- Exercise aim:
Copy task. Retype the whole listing exactly, omitting any picture in it.

- Dataset excerpt:
☆ ☆ ☆ ☆

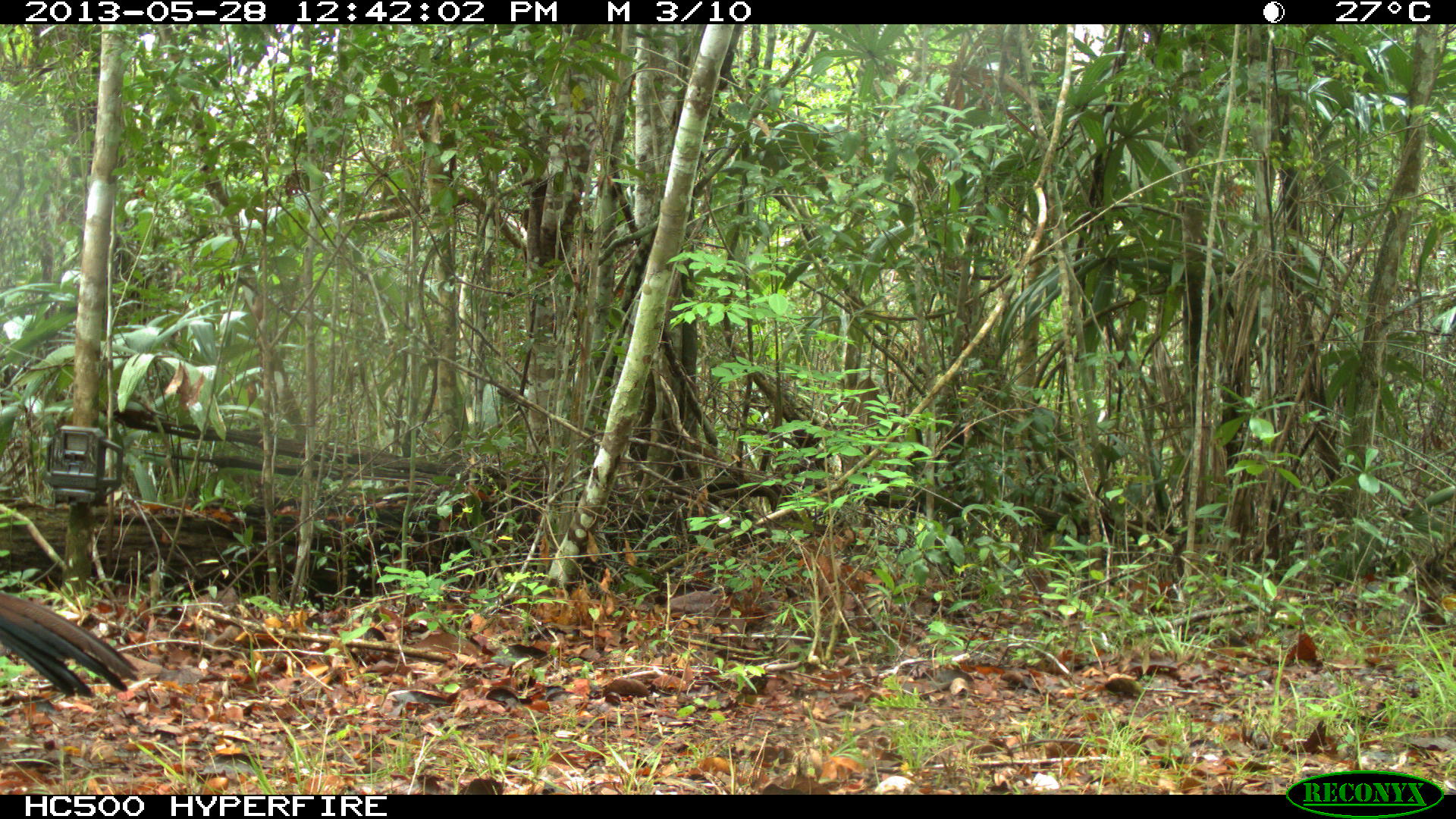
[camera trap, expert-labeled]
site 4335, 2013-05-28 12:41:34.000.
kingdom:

☆ ☆ ☆ ☆

- The completed task:
[camera trap, expert-labeled]
site 4335, 2013-05-28 12:41:34.000.
kingdom:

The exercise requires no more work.